SF: I think the economy certainly hasn’t been in our favor. Land prices down there have been very, very high, although they seem to be coming down a little bit, which may help facilitate the deal.
I’m pretty confident that in the not too distant future we’re going to see something happen down there. I don’t have anything to announce — but there’s more interest in the last couple months than there was in the six months prior to that.
MR: You have made a mini-career of bringing together disparate groups and telling them to meet, talk among themselves and work together.
SF: I’m glad that I’ve been able to fill the facilitator’s role. It will mean more to me if those things become long-lasting. That’s one of the reasons why the way I operate is different. Some people say I should stand here, pound the desk and say, ‘THIS IS THE WAY IT’S GONNA BE!’ I don’t view that behavior as being for long-term progress.
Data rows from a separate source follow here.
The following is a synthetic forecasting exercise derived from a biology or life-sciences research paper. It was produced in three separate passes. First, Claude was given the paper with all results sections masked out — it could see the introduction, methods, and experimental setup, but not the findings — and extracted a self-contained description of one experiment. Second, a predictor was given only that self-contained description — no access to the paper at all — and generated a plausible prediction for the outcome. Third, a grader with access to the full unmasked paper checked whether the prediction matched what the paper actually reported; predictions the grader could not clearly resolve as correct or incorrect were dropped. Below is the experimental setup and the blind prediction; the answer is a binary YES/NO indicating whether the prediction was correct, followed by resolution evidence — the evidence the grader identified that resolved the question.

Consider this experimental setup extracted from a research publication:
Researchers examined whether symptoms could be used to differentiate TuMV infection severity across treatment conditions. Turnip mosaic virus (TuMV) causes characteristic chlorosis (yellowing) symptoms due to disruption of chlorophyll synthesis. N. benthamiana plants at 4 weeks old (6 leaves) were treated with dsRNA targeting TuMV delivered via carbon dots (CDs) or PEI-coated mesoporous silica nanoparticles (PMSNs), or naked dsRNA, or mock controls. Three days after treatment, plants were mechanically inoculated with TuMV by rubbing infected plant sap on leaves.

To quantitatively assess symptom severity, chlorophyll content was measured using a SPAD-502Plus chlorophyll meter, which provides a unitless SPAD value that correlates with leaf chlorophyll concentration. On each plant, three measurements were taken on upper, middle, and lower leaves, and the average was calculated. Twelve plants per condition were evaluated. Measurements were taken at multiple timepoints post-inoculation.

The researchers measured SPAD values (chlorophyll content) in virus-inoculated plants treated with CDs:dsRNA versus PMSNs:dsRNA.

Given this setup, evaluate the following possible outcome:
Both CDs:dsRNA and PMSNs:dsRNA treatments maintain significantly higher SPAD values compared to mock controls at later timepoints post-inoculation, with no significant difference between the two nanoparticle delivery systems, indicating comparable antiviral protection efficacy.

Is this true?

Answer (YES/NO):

I think the community has to come together. I see my role as bringing those forces together for the long-term interest.
MR: Will Bob Ulrich’s decision to step aside as mayor of St. Petersburg interrupt the mood of cooperation across the bay?
SF: No. I think it’ll continue. David Fischer and his wife were at my swearing-in ceremony. Bob Ulrich was also there. That never would have happened four or five years ago.
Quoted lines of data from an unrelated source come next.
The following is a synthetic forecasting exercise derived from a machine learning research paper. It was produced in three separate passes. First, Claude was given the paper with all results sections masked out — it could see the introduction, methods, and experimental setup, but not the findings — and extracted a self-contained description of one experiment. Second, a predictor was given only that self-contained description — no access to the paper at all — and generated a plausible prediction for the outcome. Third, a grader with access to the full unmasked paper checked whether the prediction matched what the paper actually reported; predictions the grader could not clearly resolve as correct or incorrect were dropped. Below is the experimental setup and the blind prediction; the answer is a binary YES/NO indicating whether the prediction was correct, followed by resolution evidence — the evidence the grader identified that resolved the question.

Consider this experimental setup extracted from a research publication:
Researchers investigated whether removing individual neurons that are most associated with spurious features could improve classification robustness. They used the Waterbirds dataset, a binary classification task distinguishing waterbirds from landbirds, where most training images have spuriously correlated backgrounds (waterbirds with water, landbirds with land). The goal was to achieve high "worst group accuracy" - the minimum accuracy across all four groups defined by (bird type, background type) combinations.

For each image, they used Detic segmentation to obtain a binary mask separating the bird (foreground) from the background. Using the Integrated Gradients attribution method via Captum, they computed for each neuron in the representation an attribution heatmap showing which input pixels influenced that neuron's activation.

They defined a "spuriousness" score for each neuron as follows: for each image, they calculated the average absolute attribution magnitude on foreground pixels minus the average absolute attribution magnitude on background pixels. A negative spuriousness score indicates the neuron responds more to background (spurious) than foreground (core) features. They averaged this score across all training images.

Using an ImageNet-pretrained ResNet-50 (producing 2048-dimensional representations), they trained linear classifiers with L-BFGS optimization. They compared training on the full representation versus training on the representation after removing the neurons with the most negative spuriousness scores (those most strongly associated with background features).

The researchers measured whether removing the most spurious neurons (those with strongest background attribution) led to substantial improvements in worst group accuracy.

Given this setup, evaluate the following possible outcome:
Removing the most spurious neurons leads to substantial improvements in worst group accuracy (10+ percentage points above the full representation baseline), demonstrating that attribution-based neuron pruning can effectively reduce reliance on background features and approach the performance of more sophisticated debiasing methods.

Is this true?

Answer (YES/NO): NO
I don’t know David Fischer at all, but I know of him and I’m real comfortable with him.
MR: Would you favor a Tampa BAY Sports Authority if a Major League Baseball team is awarded to St. Petersburg? What about a Tampa Bay United Way for the arts?
SF: I’m not sure I favor a Tampa Bay Sports Authority or a Tampa Bay United Way for the arts.
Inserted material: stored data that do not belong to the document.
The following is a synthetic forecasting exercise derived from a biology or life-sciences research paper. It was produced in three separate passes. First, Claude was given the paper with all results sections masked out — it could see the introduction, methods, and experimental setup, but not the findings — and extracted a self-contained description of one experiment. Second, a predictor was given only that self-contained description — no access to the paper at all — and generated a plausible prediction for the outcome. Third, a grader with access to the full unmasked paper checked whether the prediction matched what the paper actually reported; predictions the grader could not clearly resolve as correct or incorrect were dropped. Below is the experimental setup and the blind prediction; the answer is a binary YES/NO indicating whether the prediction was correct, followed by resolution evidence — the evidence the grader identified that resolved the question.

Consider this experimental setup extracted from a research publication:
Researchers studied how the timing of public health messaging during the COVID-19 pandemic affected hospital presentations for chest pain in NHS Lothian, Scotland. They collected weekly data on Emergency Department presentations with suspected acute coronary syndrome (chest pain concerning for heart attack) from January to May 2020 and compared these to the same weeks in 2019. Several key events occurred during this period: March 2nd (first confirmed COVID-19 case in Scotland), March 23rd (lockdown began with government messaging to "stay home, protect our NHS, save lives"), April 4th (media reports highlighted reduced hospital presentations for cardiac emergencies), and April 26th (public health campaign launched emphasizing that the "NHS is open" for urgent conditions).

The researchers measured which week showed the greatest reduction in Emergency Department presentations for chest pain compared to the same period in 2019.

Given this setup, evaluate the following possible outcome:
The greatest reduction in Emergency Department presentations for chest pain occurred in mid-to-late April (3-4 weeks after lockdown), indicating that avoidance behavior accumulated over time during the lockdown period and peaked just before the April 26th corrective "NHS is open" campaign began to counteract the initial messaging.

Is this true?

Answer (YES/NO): NO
As much as I support regionalism, there are always going to be times — and there should be times — when we maintain our separate identities. Yes, we should work together on sports, but no, I don’t think we ought to have a Tampa Bay Sports Authority.
MR: How would you describe your relationship with the business community?
SF: I think I have a good relationship with the business community. There were times early on that maybe it wasn’t as good as it is now, but I think that was because I was somewhat unknown to them as a chief executive. My style is very different. I don’t just call a half-dozen people for advice. I call a LOT of people. And so I think there might have been some people who thought they were cut off.
I’m very supportive of good, sound economic development.
MR: Do you consider yourself and your administration pro-business?
SF: I think we’ve demonstrated that we are.
MR: What do you think of the Hillsborough County Commission’s proposal to establish its own economic development commission?
SF: I think it’s a mistake.
Government does some things very well and some things we don’t do very well. I think we need to acknowledge that. I don’t think this is an area government could do really well. We can help facilitate economic development, clearly, by our actions as well as our resources. But I think the Committee of One Hundred has done quite well; I think they can do better. There’s been a fragmentation of economic development with the proliferation of University North, the Parkway Association, Ybor City, downtown, Westshore — which hasn’t necessarily accrued to the benefit of the overall economic picture.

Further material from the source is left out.